== ASSIGNMENT 1 ==
In the Julie Gonzalo biography, repeat everything from "She grew up" down to "opposite Monica Potter.".
== ASSIGNMENT 2 ==
List every film title mentioned in the Julie Gonzalo biography.

Julieta Susana "Julie" Gonzalo (; born September 9, 1981) is an Argentine-born American actress. On television, she has played Parker Lee on Veronica Mars (2006–2007; 2019), Maggie Dekker on Eli Stone (2008–2009), Pamela Rebecca Barnes on the soap opera Dallas (2012–2014) and Andrea Rojas on Supergirl (2019–2021). She has appeared in films such as Freaky Friday (2003), Dodgeball (2004), A Cinderella Story (2004) and Christmas with the Kranks (2004).

Early life
Julieta Susana Gonzalo was born in Ciudad de Buenos Aires, Buenos Aires, Argentina.

She grew up in General San Martín Partido but when she was 8 years old, her family emigrated to Miami Beach, Florida. She began her career as a model, and later became interested in acting, taking theater classes. Gonzalo moved to Los Angeles, and made her feature film debut in the 2002 romantic comedy I'm with Lucy opposite Monica Potter.

== STORED DATA ==
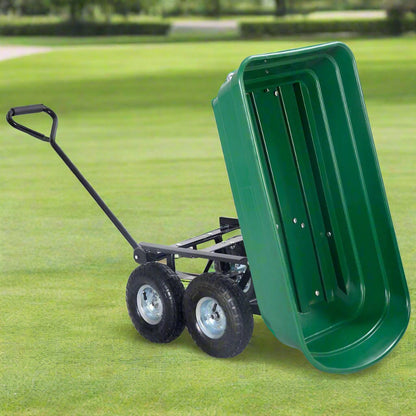 650 lb garden dump cart wagon with steel frame, green poly bed, and 10-inch pneumatic tires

== EXPECTED OUTPUT 1 ==
She grew up in General San Martín Partido but when she was 8 years old, her family emigrated to Miami Beach, Florida. She began her career as a model, and later became interested in acting, taking theater classes. Gonzalo moved to Los Angeles, and made her feature film debut in the 2002 romantic comedy I'm with Lucy opposite Monica Potter.

== EXPECTED OUTPUT 2 ==
Freaky Friday
Dodgeball
A Cinderella Story
Christmas with the Kranks
I'm with Lucy